Adaptive Dynamic Collision Checking

Static collision checking amounts to testing a given configuration of objects for overlaps. In contrast, the goal of dynamic checking is to determine whether all configurations along a continuous path are collision-free. While effective methods are available for static collision detection, dynamic checking still lacks methods that are both reliable and efficient. A common approach -- frequently used in PRM planners -- is to sample paths at some fixed, pre-specified resolution and statically test each sampled configuration. But this approach is not guaranteed to detect collision whenever one occurs, especially when objects are thin (end-effector of the IRB2400 robot in the leftmost and fibers in the mid figure). One may increase the reliability of the approach by refining the sampling resolution along the entire path, but a finer resolution increases the running time of the collision checker. We introduce a new method for testing straight path segments in configuration space, or collections of such segments, which is both reliable and efficient. This method locally adjusts the sampling resolution (rightmost figure) by comparing lower bounds on distances between objects in relative motion with higher bounds on lengths of curves traced by points of these moving objects. Several additional techniques and heuristics further improve the checker's efficiency in scenarios with many moving objects (e.g., articulated arms and/or multiple robots) and high geometric complexity. Our new method is general, but particularly well suited for use in PRM planners. Extensive tests, in particular on randomly generated path segments and on multi-segment paths produced by PRM planners, show that the new method compares favorably with a fixed-resolution approach at "suitable" resolution, with the enormous advantage that it never fails to detect collision.

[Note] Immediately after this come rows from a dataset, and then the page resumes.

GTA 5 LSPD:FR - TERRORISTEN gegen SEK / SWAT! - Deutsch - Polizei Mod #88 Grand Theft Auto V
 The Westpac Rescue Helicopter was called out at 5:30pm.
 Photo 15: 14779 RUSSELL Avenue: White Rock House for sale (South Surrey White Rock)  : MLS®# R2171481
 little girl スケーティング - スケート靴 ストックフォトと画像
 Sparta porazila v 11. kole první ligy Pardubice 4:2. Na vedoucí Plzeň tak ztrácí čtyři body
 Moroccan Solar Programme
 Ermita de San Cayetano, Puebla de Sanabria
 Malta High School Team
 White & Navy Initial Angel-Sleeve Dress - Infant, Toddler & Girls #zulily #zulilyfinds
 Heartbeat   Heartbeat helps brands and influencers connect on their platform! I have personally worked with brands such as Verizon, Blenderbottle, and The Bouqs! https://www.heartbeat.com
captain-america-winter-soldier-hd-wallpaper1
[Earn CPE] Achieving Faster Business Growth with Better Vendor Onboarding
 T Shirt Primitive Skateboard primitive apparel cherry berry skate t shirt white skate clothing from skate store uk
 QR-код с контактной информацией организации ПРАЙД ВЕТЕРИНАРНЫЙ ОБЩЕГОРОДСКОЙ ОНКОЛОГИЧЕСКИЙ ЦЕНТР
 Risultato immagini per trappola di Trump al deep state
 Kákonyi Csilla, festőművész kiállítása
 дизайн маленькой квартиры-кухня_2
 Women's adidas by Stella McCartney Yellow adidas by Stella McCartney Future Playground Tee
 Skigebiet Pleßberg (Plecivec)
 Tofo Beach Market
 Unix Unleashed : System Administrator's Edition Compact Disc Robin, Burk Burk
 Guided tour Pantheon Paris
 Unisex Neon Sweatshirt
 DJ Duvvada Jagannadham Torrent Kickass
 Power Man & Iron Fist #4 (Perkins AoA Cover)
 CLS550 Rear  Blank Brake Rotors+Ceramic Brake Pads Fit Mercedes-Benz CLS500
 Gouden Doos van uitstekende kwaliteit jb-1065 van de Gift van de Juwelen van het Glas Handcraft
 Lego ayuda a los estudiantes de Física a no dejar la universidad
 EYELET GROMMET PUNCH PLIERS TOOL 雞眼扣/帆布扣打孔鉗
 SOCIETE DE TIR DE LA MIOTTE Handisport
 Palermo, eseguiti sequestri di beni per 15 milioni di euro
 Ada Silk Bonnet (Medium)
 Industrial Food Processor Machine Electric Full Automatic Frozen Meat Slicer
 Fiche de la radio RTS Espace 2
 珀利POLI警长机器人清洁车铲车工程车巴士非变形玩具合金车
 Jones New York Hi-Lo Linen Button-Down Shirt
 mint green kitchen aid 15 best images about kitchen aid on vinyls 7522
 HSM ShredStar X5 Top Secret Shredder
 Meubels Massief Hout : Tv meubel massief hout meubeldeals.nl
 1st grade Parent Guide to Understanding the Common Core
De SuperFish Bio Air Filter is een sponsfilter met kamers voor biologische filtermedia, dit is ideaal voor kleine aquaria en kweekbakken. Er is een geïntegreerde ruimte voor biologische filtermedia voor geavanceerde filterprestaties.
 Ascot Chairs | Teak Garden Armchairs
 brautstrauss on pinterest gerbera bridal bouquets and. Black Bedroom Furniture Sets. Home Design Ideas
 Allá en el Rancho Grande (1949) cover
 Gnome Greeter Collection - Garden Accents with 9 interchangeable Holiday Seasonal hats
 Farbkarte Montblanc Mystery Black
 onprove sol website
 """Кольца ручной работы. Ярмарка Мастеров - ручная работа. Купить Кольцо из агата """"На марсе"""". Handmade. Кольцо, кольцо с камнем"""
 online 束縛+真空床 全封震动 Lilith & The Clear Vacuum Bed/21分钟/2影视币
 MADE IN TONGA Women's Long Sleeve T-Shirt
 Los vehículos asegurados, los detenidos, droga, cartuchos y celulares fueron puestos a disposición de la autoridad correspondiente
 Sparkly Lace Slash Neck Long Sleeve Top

Small Step Retraction PRM Motion Planner

PRM planners have been successfully used to plan complex robot motions in configuration spaces of various dimensionalities. But their efficiency decreases dramatically in spaces with narrow passages. Here, we investigate a new method - which we call small-step retraction - that helps PRM planners find paths through such passages. The method relies on the empirical observation that widening narrow passages by only a small amount greatly facilitates the task of sampling configurations into them. So, it consists of slightly "fattening" the robot's free space, constructing a roadmap in the fattened free space, and finally repairing portions of this roadmap by retracting them out of collision into the actual free space. The fattened free space is not explicitly computed. Instead, the geometric models of the workspace objects (robot links and/or obstacles) are "thinned" around their medial axis (leftmost figure). A robot configuration lies in fattened free space if the thinned objects do not collide at this configuration. Two repair strategies are proposed. The "optimist" strategy waits until a complete path has been found in fattened free space before repairing it. Instead, the "pessimist" strategy repairs the roadmap as it is being built. The former is usually very fast, but may fail in some pathological cases where the computed path crosses "false" passages. The latter is more reliable, but not as fast. A simple combination of the two strategies yields an integrated planner that is both fast and reliable. This planner was implemented as an extension of a pre-existing single-query PRM planner, SBL (see MPK toolkit). Comparative tests on various examples show that it is significantly faster (sometimes by several orders of magnitude) than SBL.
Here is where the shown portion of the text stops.